● **Document text**:
════════
Movable within these two intersecting closed-loop paths P1 and P2 are a plurality of manipulatable elements in the form of buttons 4. All the buttons 4 are of the identical construction and appearance, as shown in FIG. 1c, except they are of three different colors. In the example illustrated in FIG. 1, each closed-loop includes eighteen buttons. Thus the total number of buttons in both closed-loops equals thirty-two, i.e., thirty six minus the four at the intersection points. Of these, twelve buttons are blue, eight are yellow, and twelve are red. The object pattern to be reproduced may be as shown in FIG. 1, wherein the twelve red buttons are to occupy a center square whose four corners constitute the intersection points P1,2 of the two closed-loop paths P1,P2 ; the twelve blue buttons are to occupy the outer ends of the closed-loop paths; and the eight yellow buttons are to occupy the junctures between the blue and red buttons.

The construction of each button 4 is best shown in FIG. 1c, wherein it will be seen that it comprises a main body section 4a of cylindrical configuration, a base section 4b at the opposite end and of the same diameter as section 4a, and a reduced-diameter neck section 4c interconnecting sections 4a and 4b. Section 4a is the section viewable and manipulatable by the user, and its upper face is of concave configuration to facilitate manipulation by the user's finger. The base section 4b is received within the holder and constrains the manipulation of the button to the closed-loop paths of the holder, as will be described more particularly below.

The holder 4 comprises a flat bottom wall 6 circumscribed by a side wall 8 of the above-mentioned four-petal clover-leaf configuration. Side wall 8 terminates, at its upper face, in a ledge 10 flush with the outer face of side wall but projecting slightly inwardly of its inner face, as shown particularly in FIG. 1a. The inner faces of the four ledges 10 are of semi-circular shape.

Spaced inwardly from each of the four inner ledges 10 is a guide plate 12 having an outer semi-circular face and an inner straight face. The semi-circular outer faces of the guide plates 12 thus define, with the confronting semi-circular faces of the ledges 10, the four semi-circular ends of the two closed-loop paths P1, P2 of the holder 2. The inner straight faces of the guide plates 12 define, with a square guide plate 14 centrally of the holder, the four straight long sides of the two closed-loop paths P1, P2. The guide plates 12 and center plate 14 are joined to the bottom wall 6 of the holder by reduced-dimension junctures 12' and 14' for receiving the base sections 4b of the buttons 4, such that the buttons can be manipulated along the closed-loop paths without separation lfrom the holder.
════════
● **Data excerpt**:

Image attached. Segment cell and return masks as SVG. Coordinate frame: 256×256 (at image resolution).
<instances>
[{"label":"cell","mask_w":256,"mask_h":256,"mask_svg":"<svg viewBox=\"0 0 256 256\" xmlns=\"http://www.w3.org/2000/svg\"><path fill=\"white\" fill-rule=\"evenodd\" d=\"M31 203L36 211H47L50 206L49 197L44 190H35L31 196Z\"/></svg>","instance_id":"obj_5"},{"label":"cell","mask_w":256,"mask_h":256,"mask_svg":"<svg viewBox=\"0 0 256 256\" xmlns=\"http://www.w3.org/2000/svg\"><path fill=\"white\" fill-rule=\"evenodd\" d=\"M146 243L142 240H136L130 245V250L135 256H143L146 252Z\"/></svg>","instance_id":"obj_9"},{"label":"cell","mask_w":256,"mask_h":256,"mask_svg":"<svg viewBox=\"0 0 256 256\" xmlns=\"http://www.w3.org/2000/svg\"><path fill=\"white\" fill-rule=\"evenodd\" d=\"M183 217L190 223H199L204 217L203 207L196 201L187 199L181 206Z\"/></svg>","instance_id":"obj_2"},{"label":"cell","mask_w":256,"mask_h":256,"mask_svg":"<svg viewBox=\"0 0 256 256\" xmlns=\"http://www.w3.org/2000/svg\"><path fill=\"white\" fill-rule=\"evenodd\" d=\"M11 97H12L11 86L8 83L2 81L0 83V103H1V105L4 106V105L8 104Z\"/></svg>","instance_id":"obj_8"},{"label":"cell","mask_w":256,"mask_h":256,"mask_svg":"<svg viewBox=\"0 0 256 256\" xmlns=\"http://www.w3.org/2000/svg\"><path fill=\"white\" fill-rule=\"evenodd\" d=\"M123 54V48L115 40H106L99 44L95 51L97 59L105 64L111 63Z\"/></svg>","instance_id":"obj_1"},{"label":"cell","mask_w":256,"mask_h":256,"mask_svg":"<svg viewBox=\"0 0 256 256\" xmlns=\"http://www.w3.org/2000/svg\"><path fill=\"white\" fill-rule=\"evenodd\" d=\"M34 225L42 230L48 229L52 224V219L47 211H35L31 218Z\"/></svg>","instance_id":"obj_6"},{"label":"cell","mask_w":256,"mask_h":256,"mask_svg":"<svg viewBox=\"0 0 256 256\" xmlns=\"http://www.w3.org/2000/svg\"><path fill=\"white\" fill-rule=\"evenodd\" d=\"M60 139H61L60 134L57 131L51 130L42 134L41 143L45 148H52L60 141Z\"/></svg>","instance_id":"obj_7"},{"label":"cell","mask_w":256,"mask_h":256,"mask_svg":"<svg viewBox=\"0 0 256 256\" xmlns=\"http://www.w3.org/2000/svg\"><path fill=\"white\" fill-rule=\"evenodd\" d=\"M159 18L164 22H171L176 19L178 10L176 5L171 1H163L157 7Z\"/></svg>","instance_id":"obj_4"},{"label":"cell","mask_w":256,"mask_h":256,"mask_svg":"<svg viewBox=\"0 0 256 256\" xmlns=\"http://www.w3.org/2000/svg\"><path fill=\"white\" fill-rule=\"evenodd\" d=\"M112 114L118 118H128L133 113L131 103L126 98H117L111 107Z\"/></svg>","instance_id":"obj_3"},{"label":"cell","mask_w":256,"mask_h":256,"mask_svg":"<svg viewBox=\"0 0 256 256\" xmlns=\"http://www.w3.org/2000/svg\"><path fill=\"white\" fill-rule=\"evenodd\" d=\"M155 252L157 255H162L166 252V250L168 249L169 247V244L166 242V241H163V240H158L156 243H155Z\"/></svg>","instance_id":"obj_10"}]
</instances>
════════
● **Challenges**:
**1)** According to the puzzle description, what shape is the upper face of each button's main body section?
**2)** From the puzzle description, extract everything from "The construction of" down to "more particularly below.".
The listing has no connection to the puzzle description.

● **Answers for this exercise**:
**1)** It is concave.

**2)**
The construction of each button 4 is best shown in FIG. 1c, wherein it will be seen that it comprises a main body section 4a of cylindrical configuration, a base section 4b at the opposite end and of the same diameter as section 4a, and a reduced-diameter neck section 4c interconnecting sections 4a and 4b. Section 4a is the section viewable and manipulatable by the user, and its upper face is of concave configuration to facilitate manipulation by the user's finger. The base section 4b is received within the holder and constrains the manipulation of the button to the closed-loop paths of the holder, as will be described more particularly below.